Last night got back to Kat’s she passed out sprawled out on the bed covered in pillows and covers. I didn’t want to intrude or did not know I would be welcomed so I slept on the floor. When she first got up she said that was ridiculous and to get into bed I couldn’t fall pack to sleep but did rest, she was still drunk, and was too warm so she was on top of the covers looking beautiful with her long curls, cami and panties. I was under the covers her, she was on her side her leg on top of mine, me listening to her breathing as I was when I was on the floor, but now as I’m back in my own bed alone with my fan on as I always do to sleep I am feeling very lonely in my bed without someone next to me.
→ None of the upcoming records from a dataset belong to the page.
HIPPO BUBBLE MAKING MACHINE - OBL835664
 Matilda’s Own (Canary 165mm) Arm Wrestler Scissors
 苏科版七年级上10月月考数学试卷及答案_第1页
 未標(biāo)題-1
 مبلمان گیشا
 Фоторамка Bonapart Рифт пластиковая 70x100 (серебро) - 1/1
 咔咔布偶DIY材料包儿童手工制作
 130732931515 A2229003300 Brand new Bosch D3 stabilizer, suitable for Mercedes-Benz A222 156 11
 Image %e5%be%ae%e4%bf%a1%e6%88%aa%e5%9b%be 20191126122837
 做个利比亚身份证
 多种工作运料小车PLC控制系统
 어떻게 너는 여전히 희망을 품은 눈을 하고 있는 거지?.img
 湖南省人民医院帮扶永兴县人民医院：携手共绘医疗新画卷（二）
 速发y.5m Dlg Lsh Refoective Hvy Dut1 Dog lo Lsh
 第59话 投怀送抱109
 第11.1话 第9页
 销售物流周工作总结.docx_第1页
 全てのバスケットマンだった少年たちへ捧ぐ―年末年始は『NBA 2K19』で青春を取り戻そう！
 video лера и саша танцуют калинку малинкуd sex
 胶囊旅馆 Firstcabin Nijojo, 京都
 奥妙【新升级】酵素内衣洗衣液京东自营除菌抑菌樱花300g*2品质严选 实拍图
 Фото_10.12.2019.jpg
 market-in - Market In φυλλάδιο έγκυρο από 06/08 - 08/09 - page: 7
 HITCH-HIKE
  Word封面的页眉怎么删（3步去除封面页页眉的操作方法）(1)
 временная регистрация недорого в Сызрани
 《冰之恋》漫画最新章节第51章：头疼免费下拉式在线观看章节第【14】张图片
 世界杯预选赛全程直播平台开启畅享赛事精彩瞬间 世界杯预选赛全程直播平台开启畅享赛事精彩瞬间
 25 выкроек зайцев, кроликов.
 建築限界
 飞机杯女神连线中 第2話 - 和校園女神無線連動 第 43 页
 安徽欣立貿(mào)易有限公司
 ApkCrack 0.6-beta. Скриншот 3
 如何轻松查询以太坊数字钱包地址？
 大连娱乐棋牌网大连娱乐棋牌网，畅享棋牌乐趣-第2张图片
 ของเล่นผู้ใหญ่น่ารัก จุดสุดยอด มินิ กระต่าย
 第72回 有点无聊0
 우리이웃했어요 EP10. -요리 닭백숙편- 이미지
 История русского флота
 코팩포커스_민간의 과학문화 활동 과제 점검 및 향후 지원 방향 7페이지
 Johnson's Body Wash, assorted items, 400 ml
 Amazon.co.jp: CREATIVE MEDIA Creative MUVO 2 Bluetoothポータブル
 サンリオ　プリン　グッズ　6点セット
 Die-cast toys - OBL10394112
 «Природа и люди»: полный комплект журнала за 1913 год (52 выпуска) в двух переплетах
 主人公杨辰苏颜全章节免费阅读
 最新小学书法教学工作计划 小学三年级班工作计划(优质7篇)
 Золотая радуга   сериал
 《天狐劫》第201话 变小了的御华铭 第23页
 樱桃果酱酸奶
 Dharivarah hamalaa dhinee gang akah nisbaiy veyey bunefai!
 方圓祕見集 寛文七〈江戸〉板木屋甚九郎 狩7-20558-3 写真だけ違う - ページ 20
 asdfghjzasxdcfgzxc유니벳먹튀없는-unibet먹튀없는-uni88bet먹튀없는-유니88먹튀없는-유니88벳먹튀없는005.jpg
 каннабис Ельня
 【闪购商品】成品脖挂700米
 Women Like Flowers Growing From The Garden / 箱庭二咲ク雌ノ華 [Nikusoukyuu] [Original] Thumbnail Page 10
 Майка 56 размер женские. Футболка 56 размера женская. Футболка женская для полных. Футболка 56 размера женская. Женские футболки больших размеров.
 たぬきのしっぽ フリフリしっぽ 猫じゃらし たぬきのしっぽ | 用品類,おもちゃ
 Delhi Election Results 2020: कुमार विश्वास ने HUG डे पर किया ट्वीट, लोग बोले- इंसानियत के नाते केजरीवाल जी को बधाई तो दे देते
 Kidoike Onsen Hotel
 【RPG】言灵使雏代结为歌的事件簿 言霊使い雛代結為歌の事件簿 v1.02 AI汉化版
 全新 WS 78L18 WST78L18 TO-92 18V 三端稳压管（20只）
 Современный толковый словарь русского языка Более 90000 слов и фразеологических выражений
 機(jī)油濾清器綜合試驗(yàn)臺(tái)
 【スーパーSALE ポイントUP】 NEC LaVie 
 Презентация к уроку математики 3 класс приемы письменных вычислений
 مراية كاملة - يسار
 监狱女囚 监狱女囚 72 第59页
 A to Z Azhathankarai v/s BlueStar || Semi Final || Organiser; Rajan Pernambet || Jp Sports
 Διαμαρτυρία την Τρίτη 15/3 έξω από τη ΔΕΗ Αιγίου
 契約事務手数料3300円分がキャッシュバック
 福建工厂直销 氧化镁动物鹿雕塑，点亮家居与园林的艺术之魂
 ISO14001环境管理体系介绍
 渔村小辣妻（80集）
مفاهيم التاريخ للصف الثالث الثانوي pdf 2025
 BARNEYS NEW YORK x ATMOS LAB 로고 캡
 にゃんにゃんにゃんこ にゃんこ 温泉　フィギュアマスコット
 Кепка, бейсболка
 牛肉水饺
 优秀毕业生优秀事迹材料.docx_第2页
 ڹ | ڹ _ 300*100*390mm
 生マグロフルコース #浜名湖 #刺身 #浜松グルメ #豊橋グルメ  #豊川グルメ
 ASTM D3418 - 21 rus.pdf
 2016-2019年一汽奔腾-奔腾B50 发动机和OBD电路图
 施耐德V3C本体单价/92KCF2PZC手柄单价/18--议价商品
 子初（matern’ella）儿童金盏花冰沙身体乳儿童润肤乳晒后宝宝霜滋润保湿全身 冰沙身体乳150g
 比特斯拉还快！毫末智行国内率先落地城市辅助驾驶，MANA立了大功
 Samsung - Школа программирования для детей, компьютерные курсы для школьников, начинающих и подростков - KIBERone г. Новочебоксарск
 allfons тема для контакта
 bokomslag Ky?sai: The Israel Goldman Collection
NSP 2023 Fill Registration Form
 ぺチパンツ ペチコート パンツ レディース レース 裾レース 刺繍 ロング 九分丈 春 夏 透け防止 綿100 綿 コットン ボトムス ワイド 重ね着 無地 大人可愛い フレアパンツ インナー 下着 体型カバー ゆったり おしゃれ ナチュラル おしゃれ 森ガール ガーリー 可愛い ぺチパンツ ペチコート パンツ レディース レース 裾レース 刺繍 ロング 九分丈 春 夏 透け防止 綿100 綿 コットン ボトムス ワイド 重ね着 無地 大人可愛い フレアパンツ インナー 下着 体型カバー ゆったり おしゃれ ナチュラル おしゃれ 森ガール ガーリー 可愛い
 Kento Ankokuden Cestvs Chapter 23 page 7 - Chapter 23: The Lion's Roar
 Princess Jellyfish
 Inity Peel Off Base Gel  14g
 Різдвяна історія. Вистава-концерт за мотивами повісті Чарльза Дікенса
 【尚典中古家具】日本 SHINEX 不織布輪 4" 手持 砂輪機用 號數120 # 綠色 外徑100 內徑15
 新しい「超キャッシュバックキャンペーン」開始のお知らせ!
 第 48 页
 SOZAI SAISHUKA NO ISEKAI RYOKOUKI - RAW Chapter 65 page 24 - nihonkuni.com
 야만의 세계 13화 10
I also asked her if she thought that one day we could be more then we are now and paraphrasing what she said, that she couldn’t see her self making out with me, and after a quick thought I agreed with her saying that I couldn’t see it as well, so I guess my first love is over or at least has been starting to be over since the last year but fully confirmed last night/today, I’m not sadden by this just that I would like to just finally have someone in my life, its been too long and frankly I don’t feel like I could count Kelly as a real relationship although it was a good practice or a lesson learned I’d say.
So now ill go to sleep alone in my bed, wondering if she’ll come out sat night if she’ll stay the night and what that might entail, I know that it wouldn’t entail anything on my part to make the first move with her.